The blog of photographer Kim Ayres

Phantom Energy Syndrome

I've heard of people who have had a leg amputated, and every now and again will wake up in the morning, leap out of bed, and as they fall over suddenly remember their limb is missing.

I've come to realise I have a fairly similar thing going on with the CFS/ME (Chronic Fatigue Syndrome).

Basically, at points where I'm feeling relatively normal – even more so if I've just had a coffee – my brain is very good at forgetting I live with far less physical and mental energy than I used to.

And in a burst of enthusiasm and optimism will make plans, create future possibilities and decide on actions that are completely beyond my capabilities.

You might have thought that after 14 years or so of the condition, I would have readjusted my sights and expectations, but it still tends to catch me out on a near daily basis.

When I am not overwhelmed with anxiety or depression, I'm quite an optimist.

Unfortunately, when the coffee wears off, or the cycle of excessive tiredness starts to make itself felt, then all these glowing, colourful futures begin to feel impossible. They don't just disappear like sand through my fingers - they also leave a sense of foolish embarrassment for ever having dared to think I might have been able to do more.

Perhaps I should be more of a realist – know my limitations and stick safely within their boundaries!

And yet...

There are few things more powerful, more intoxicating, more addictive, than conceiving future possibilities – creating things that don't exist, indeed will never exist, unless I make them.

In fact my whole photography career is built on this.

I sit down with clients over a hot chocolate or coffee (or these days the wonderful combination that is a mocha) and together we come up with amazing ideas of how to make them, their family, or their business look outstanding.

I love this part of my business!

The creativity and enthusiasm is contagious and spirals upwards, until the meeting ends with an exhilarating desire to make it happen.

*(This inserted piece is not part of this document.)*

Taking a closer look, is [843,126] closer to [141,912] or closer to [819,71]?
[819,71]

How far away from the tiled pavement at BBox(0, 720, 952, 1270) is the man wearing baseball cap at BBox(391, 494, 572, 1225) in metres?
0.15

At some point later in the day, as the mocha wears off, I will have a near panic attack as I wonder how on earth I can possibly meet the demands I've now committed to.

I feel like I casually threw myself off a high cliff with the idea that I'd figure out how to survive before I hit the bottom.

And as this sense of free fall makes itself felt, all I can think is, "Oh no, not again!"

(I am that bowl of petunias from The Hitchhiker's Guide to The Galaxy)
And if you don't get this reference, it means this blog's audience isn't quite as nerdy as I thought...

But at the same time, having made that commitment to the client, I now have to find a solution. And because most of the shoots I do take quite a bit of planning anyway, it gets broken down into bite-sized, manageable pieces.

And one way or another, I do make it happen – sometimes building a small team around me to help.

If it wasn't for that naïve optimism, I would stay completely in my comfort zone and never create anything new.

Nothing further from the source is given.